■ TASK LIST:
a: In the post about Kobe Bryant's thirst, why does the writer ask whether Scoop wants the writer reading the column? Answer in one to three sentences.
b: From the post about Kobe Bryant's thirst, copy word for word everything from "Nooo…that’s pretty much" down to "Kobe Bryant’s thirst?".
c: Proceed with the post about Kobe Bryant's thirst from where it stops.

■ QUOTED PASSAGE:
────

Nooo…that’s pretty much what I figured you meant. You're not writing about nutrition on ESPN.com.

Kobe Bryant, for lack of more sophisticated terminology, is thirsty.

Gotcha. So what else are we going to talk about? Matchups? Some Lakers-Celtics history?
Oh, much much much more on Kobe Bryant’s thirst?

His thirst for another NBA title is that of an amplitude we may not have ever seen before. Not in sports, business, crime, corruption or politics.

Kobe Bryant, a 3-time NBA champion, is not more thirsty than John Elway was to end his career as the guy who kept losing the big game. He’s not more thirsty than Jordan, Isiah, or Shaq were to break through and win a championship. He’s not more thirsty than Andy Fastow was to siphon money out of Enron or than Bill Gates was when he started Microsoft.

Keeping it community: He's thirsty like a fiend.

Scoop, I’m just going to come out and ask you this. Do you not want me reading this? I’m white. Is “community” supposed to be “the black community”? Are you just talking to people in that community? Can you “keep it” in a more inclusionary manner please? Is this why I never understand you? Because you don’t want me to?

Now I understand how Bill Maher it is to use a dependency as an analogy to describe Kobe's mental range, scope and capacity and how wrong it probably is to compare "the greatest player of his generation" (as TNT labeled him to promote the Western Conference finals) to Ashy Larry or Bubbles, but it fits. Like disloyalty and Scott McClellan. In technical terms, Kobe is an obligate anti-carnivore.

I have no fucking idea what that paragraph means. None. Is Dennis Miller ghost-writing Scoop Jackson columns now? That doesn’t jibe with the “community” talk but it’s the only explanation.

────

■ SOURCE DATA:
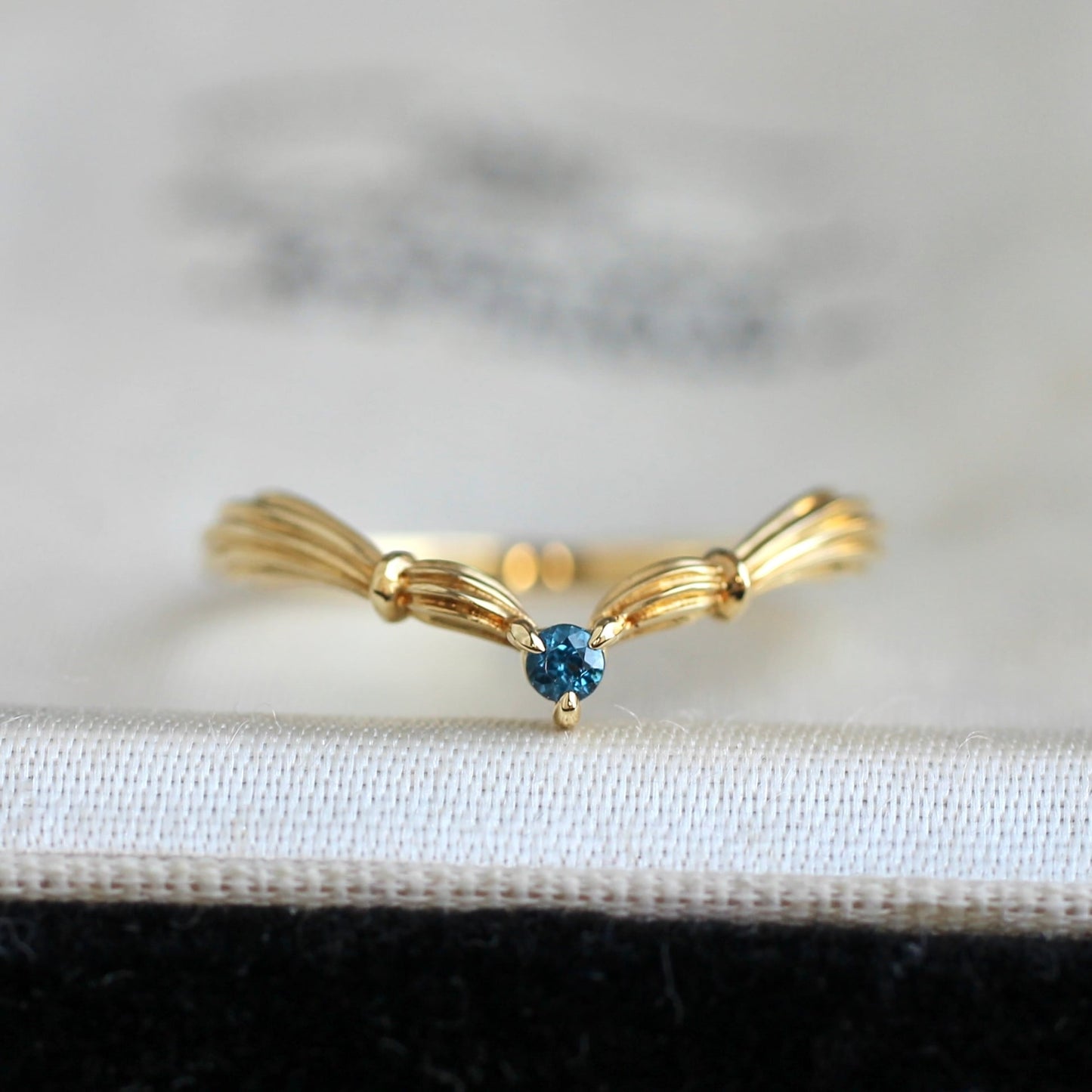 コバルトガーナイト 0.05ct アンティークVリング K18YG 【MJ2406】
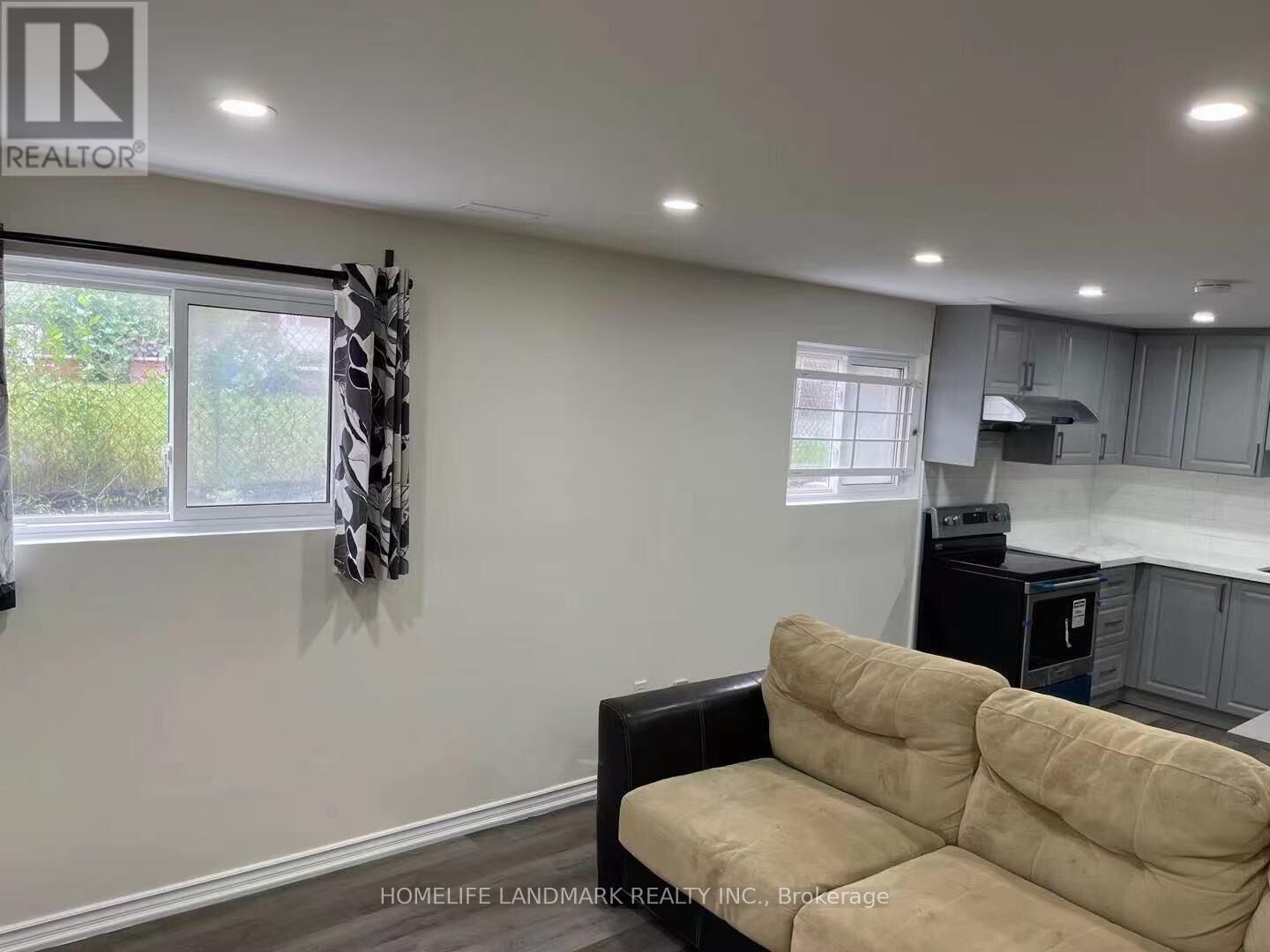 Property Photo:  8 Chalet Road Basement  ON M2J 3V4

────

■ YOUR RESPONSES:
a: The writer is white and takes "Keeping it community" to mean "the black community," so the line seems aimed only at readers in that community. The writer asks Scoop to "keep it" in a more inclusive way and wonders whether this is why Scoop's columns are never understood.

b:
Nooo…that’s pretty much what I figured you meant. You're not writing about nutrition on ESPN.com.

Kobe Bryant, for lack of more sophisticated terminology, is thirsty.

Gotcha. So what else are we going to talk about? Matchups? Some Lakers-Celtics history?
Oh, much much much more on Kobe Bryant’s thirst?

c:
This thirst -- whether he admits or denies or realizes it -- comes from a needing to do this without Shaquille O'Neal. It's a needing to come as close to Jordan and Jordan's legacy as any other basketball player alive right now … and maybe in the future. It's a needing to prove to himself what he's known and told himself ever since he challenged Brian Shaw to play one-on-one at age 11.

I agree – Kobe Bryant wants to win. Do we need a column for this? I say no.

Redemption, chip on his shoulder, edge, anger. None apply. There's a fiend-like component inside Kobe that exceeds all of the above labels that no athlete in any other sport possesses,

Not Tiger Woods?

and the closer he gets to attaining another championship ring, the more impossible it is going to be for anyone -- or any one team -- to deny him. His want has gone into an almost dependence stage of validation, of recognition, of being the last man standing.

You sir, are just making stuff up to fill up a column. You are offering nothing. No examples, no analysis – just jibberish.

There is no player or collection of players on Boston's squad -- no player(s) on any team that the Lakers have faced throughout the playoffs, no entire 12-man roster in the league, to be honest -- that can match his need to win this championship.

The Lakers are a good, young team. They will be awesome for the next few years. The Celtics have maybe 2 shots at a Championship. Garnett has never won. Kobe has won 3. I think Garnett’s “need” is on par with Bryant’s.

A compulsion to prove to himself -- and us -- that he's been right all along is what's at the center of this. Right that he's not a bad guy, a prima donna, arrogant, aloof or antisocial. Right that he is engaging and personable. Right that he might be the best basketball player your kids will ever see.

Look – only a grade A-moron would confuse basketball brilliance with not being a bad guy or a prima donna. He’ll diffuse very little of that by winning this championship.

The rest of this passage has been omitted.